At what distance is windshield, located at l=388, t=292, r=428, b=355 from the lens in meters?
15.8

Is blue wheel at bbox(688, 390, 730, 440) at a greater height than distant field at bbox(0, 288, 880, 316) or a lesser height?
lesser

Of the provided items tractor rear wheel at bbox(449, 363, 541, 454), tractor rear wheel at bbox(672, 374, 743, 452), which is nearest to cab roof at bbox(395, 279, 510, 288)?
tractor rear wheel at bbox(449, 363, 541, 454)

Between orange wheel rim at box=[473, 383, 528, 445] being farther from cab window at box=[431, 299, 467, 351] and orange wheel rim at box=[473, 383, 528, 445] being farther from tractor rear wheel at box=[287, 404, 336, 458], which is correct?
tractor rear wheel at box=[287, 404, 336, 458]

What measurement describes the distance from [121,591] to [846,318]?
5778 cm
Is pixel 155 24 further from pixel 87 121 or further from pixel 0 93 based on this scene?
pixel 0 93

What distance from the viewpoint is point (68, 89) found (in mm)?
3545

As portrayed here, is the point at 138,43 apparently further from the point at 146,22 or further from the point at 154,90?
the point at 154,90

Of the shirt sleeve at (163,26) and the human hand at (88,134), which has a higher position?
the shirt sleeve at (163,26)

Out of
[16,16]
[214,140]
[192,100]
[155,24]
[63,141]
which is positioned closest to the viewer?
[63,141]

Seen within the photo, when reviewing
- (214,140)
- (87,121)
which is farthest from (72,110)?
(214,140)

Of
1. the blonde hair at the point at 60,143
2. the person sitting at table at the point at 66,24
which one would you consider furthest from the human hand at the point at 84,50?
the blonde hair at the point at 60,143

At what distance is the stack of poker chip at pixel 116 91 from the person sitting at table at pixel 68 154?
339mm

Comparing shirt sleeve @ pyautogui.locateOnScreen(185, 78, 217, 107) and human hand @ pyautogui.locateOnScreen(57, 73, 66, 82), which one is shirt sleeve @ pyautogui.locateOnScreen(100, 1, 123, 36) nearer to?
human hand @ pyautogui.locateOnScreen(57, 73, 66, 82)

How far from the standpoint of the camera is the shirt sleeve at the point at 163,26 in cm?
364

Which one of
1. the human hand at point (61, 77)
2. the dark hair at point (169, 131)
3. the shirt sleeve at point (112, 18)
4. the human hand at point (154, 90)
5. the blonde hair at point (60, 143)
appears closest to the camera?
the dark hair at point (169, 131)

+-------+

**Work to do:** Retype the listing above in full, with no alterations.

**Output for this exercise:**
At what distance is windshield, located at l=388, t=292, r=428, b=355 from the lens in meters?
15.8

Is blue wheel at bbox(688, 390, 730, 440) at a greater height than distant field at bbox(0, 288, 880, 316) or a lesser height?
lesser

Of the provided items tractor rear wheel at bbox(449, 363, 541, 454), tractor rear wheel at bbox(672, 374, 743, 452), which is nearest to cab roof at bbox(395, 279, 510, 288)?
tractor rear wheel at bbox(449, 363, 541, 454)

Between orange wheel rim at box=[473, 383, 528, 445] being farther from cab window at box=[431, 299, 467, 351] and orange wheel rim at box=[473, 383, 528, 445] being farther from tractor rear wheel at box=[287, 404, 336, 458], which is correct?
tractor rear wheel at box=[287, 404, 336, 458]

What measurement describes the distance from [121,591] to [846,318]?
5778 cm
Is pixel 155 24 further from pixel 87 121 or further from pixel 0 93 based on this scene?
pixel 0 93

What distance from the viewpoint is point (68, 89) found (in mm)?
3545

As portrayed here, is the point at 138,43 apparently further from the point at 146,22 or further from the point at 154,90?
the point at 154,90

Of the shirt sleeve at (163,26) and the human hand at (88,134), which has a higher position?
the shirt sleeve at (163,26)

Out of
[16,16]
[214,140]
[192,100]
[155,24]
[63,141]
which is positioned closest to the viewer?
[63,141]

Seen within the photo, when reviewing
- (214,140)
- (87,121)
which is farthest from (72,110)?
(214,140)

Of
1. the blonde hair at the point at 60,143
2. the person sitting at table at the point at 66,24
which one would you consider furthest from the human hand at the point at 84,50?
the blonde hair at the point at 60,143

At what distance is the stack of poker chip at pixel 116 91 from the person sitting at table at pixel 68 154?
339mm

Comparing shirt sleeve @ pyautogui.locateOnScreen(185, 78, 217, 107) and human hand @ pyautogui.locateOnScreen(57, 73, 66, 82), which one is shirt sleeve @ pyautogui.locateOnScreen(100, 1, 123, 36) nearer to?
human hand @ pyautogui.locateOnScreen(57, 73, 66, 82)

How far from the standpoint of the camera is the shirt sleeve at the point at 163,26 in cm?
364

Which one of
1. the human hand at point (61, 77)
2. the dark hair at point (169, 131)
3. the shirt sleeve at point (112, 18)
4. the human hand at point (154, 90)
5. the blonde hair at point (60, 143)
appears closest to the camera?
the dark hair at point (169, 131)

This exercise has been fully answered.